No one on earth loves Twitter—sorry, “X,” or whatever—more than Elon Musk. It isn’t just that the Tesla boss loves to tweet—and, especially, to reply. By all accounts, Musk has always viewed the platform as something more than a place to promote his other business ventures or repost other people’s memes. If there was a tacit thesis behind his acquisition of Twitter, it was that it could be a demotic forum for the free and robust exchange of ideas.

Yet his vision has so far yielded a hothouse for ideological crankery—not least his own.

Not content with merely upholding general free-speech norms, he has repeatedly entered the fray—too often on the side of weird, unsavory politics. In response to a recent post asserting that “Jewish communities have been pushing … hatred against whites,” for example, Musk stated: “You have said the actual truth.” His apparent endorsement of the same anti-Semitic canard that inspired the Tree of Life massacre attracted immediate opprobrium, another exodus of advertisers, and even the ire of the White House.
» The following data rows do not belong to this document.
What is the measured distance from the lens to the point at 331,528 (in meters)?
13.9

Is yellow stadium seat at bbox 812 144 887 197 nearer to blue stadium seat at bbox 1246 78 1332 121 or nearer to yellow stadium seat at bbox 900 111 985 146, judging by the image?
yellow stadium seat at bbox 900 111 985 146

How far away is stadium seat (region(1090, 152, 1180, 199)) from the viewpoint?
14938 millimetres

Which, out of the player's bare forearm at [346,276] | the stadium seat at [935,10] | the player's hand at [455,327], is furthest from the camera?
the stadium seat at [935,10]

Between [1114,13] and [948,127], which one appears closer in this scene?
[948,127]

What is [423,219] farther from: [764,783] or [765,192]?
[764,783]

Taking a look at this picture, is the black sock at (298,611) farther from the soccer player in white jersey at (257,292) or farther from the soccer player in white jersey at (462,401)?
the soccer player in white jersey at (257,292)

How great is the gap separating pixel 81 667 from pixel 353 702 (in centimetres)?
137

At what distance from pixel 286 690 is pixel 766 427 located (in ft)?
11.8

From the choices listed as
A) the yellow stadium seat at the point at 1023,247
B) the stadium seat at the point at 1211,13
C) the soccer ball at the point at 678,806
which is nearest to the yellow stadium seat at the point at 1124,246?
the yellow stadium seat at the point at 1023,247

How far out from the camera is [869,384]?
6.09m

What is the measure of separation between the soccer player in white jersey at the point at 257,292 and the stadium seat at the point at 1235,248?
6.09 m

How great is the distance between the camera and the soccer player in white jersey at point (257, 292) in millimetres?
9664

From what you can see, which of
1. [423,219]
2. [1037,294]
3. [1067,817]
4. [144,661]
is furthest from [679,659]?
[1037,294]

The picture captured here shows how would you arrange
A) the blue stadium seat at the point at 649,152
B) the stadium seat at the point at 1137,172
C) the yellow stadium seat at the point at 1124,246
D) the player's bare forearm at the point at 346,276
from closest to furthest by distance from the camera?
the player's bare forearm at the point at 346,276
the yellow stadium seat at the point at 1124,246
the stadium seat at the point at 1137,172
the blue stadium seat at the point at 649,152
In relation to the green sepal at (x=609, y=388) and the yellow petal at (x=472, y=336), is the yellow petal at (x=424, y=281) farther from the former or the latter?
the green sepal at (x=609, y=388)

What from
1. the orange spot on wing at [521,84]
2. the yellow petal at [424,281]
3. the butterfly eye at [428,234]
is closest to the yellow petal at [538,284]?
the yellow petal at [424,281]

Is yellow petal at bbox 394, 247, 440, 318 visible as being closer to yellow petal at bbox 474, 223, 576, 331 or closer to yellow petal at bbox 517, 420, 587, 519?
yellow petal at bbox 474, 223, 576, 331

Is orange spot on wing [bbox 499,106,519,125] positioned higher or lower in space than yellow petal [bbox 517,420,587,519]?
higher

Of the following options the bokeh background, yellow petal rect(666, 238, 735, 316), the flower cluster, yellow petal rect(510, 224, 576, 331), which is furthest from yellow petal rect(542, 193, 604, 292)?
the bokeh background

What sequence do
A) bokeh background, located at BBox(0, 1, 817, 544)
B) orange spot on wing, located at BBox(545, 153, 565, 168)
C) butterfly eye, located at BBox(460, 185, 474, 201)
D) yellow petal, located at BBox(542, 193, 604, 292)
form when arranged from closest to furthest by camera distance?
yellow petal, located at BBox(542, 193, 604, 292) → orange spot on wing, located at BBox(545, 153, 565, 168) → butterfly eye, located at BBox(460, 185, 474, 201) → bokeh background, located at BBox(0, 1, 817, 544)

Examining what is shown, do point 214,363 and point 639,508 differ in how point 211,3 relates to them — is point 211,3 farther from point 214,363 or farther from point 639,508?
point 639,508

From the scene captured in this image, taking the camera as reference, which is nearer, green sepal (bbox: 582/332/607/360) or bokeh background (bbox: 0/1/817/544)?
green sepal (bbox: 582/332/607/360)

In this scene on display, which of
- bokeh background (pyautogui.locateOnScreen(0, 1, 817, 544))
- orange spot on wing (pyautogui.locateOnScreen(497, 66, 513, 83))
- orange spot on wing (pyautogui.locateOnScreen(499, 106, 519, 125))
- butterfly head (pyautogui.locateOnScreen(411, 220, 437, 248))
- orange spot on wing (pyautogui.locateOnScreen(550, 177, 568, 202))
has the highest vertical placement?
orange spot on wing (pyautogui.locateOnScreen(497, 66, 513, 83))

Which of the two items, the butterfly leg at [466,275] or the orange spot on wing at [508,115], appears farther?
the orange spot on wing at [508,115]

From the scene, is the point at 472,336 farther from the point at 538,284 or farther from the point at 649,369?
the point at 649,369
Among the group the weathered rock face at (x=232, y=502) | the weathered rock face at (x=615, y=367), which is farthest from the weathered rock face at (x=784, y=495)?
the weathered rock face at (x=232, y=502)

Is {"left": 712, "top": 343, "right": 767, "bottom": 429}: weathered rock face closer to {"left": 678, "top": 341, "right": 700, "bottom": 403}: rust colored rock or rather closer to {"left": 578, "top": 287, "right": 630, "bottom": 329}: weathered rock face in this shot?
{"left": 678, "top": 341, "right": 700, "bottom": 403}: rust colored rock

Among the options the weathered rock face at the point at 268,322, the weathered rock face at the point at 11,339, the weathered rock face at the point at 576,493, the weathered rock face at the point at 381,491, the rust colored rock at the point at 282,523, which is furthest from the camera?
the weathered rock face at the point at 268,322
As is often the case, the “Jewish question” is serving here as a proxy for other questions, in particular: How well can people establish reasonable bearings after having rejected conventional sources of opinion? Musk’s Twitter overhaul and systematic demotion of established expertise have made the platform a laboratory for exploring this question. The results aren’t promising. Indeed, Musk’s signal boost to a vague insinuation about nefarious Jews undermining the white race seems to confirm what detractors feared the site would become under his stewardship: a space in which hateful conspiracy theories would flourish at the expense of serious discussion.

The problem, however, is that over the past several years, much of our establishment lost whatever standing it may have had to criticize such theorizing. To name just a few relevant instances, an array of mainstream outlets spent years breathlessly reporting claims about Donald Trump’s ties to Russia that went far beyond what the evidence could support; they also denounced certain questions about the origins of Covid that were later deemed legitimate and exaggerated the efficacy of vaccination in preventing viral spread; and they cheered the censorship of the New York Post’s Hunter Biden laptop story as “Russian disinformation” before ultimately conceding its validity. In these and other cases, the response by our established institutions wasn’t to self-correct, but to double down. All of which is to say that the “just trust the experts again” line pushed by some pundits won’t cut it.

One might think it all the more incumbent on the epistemological contrarians, having rejected conventional sources of opinion, to seek out only the most sturdy and empirically sound alternatives. To put it mildly, that hasn’t happened. There is an element of farce in turning away from established institutions that have proved unreliable, only to endorse the stream-of-consciousness output of every other resentful charlatan who comes along. Musk’s engagement with the likes of Eva Vlaardingerbroek, Ian Miles Cheong, and Jack Posobiec—figures that any reasonably sophisticated denizen of the online world would consider grifters and hacks—should provoke an embarrassment not unlike what one feels for liberal boomers who believed every Russiagate story aired by Rachel Maddow.

There are true and important stories that a place like The New York Times won’t touch, because they violate the prevailing taboos of that institution and of the media class more broadly. But there are also many claims the Times won’t publish because they are wrong and stupid. How to tell the difference? This is an issue Musk’s haphazard experiment in hosting a free-speech platform hasn’t clarified. The investigation of the Twitter Files he sponsored early on in his tenure opened a valuable window onto how state and private entities have colluded to set the parameters of permissible speech. But his constant boosting of grifters doesn’t help his credibility, or that of the journalists he brought in on that project—whom establishment stalwarts were looking for reasons to dismiss anyway.

In the latest development to the recent controversy, Musk has insisted he isn’t an anti-Semite and announced that the phrase “from the river to the sea” used by pro-Palestinian activists would henceforth be banned due to its genocidal implications.

He has thus retained his position as Schmittian decider of the exception. The trouble, though, isn’t just that his own judgment is dubious, but that no society—no matter how democratic—can entirely dispense with elite opinion. We presently find ourselves in a kind of interregnum, with the old elite having immolated its credibility, and various online anons—even those signal-boosted by the world’s richest man—proving to be wholly inadequate replacements.

Musk’s foray into Protocols of the Elders of Zion territory showcases the failure of his erratic free-speech agenda to present any meaningful standards for credibility and accuracy amid diminishing trust in established institutions. Replacing a careless elite with an even more careless counter-elite—thus far, the main achievement of “X”—is no solution at all.